Thrawn Rickle 5
Earth Day 1990
© 1990 Williscroft
Earth Day 1990 has not happened as I write, but is history as you read.
My qualifications? During the last half of twenty-three years in government service I was attached to the National Oceanic and Atmospheric Administration (NOAA). For two years I collected data in the arctic for the Outer Continental Shelf Environmental Assessment Program (OCSEAP), for a year I sailed the equatorial Pacific with the Deep Ocean Mining Environmental Study (DOMES), and for a year I served in Antarctica directing the Geophysical Monitoring for Climate Change (GMCC) program at the South Pole for the Environmental Research Laboratories. For several years I actively participated in and directed coastal polluted water studies for the National Ocean Service (NOS) as they relate to diving activities in these waters (I received my doctorate in this area).
Earth Day first happened twenty years ago. Everybody – scientists, politicians, economists, prophets – literally everybody has better hindsight than foresight. This makes it a bit unfair to single out predictions made so long ago. On the other hand, examining such predictions may help us evaluate similar predictions being made this Earth Day.
Twenty years ago, the well-known editor, Norman Cousins, stated flatly that “the human race is operating under the starkest of deadlines.” NBC’s Edwin Newman warned that by 1980 the great rivers of this nation “would have reached the boiling point.” Life predicted that city dwellers would need gas masks by 1980. So did Wisconsin Senator Gaylord Nelson (who claims to be the originator of Earth Day). He also predicted that by 1995 “between 75 and 80 percent of all the species of living animals will be extinct.” Then he went out on a limb, predicting that by 2000 the natural environment would be unable to support any life.
Other predictions: by 1974 – water rationing and a ban on flush toilets; by the mid-70s – a 500-percent increase in dysentery (with flush toilets banned!); by 1980 – world-wide food rationing.
Dr. Paul Erlich, who wrote the best-seller The Population Bomb, and founded the organization Zero Population Growth, deserves special mention. Along with his dire predictions, he supplied some interesting solutions.

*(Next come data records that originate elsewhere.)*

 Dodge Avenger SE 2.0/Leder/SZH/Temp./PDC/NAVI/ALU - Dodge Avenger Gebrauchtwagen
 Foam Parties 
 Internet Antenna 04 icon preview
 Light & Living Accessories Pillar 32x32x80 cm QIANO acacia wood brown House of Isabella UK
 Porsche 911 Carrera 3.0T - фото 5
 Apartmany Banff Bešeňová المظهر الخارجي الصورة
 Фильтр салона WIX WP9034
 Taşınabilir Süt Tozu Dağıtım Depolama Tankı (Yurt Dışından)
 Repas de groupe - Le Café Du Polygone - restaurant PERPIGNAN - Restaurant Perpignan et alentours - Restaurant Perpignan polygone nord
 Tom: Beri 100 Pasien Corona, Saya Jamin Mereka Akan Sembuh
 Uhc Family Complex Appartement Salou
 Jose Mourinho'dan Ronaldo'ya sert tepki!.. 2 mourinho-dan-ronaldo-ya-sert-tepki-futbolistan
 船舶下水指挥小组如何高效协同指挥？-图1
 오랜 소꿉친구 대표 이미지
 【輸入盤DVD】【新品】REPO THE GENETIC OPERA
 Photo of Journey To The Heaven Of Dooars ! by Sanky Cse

“The time of famines will be upon us full-scale in 1975,” he predicted to Johnny Carson. Smog masks, synthetic steaks, maximal regimentation and government control…his list of dire problems is nearly endless. He predicted a “tremendous impact” for Earth Day. It “is going to generate a lot of civil disobedience…people are just going to stop paying their bills.” He also foresaw a new national political party growing out of Zero Population Growth. (President Erlich?)
His solutions to these overwhelming problems are enlightening. He called for a Federal Department of Population and Environment, a head tax for families with children, lots of abortions, an end to “death-control” (meaning life extension medical research), compulsory birth regulation. “We might, for instance, institute a system whereby a temporary sterilant would be added to a staple food or to the water supply,” he proposed.
Sure it’s silly – all of it. Remember this in the aftermath of Earth Day 1990, and when you cast your ballot next election.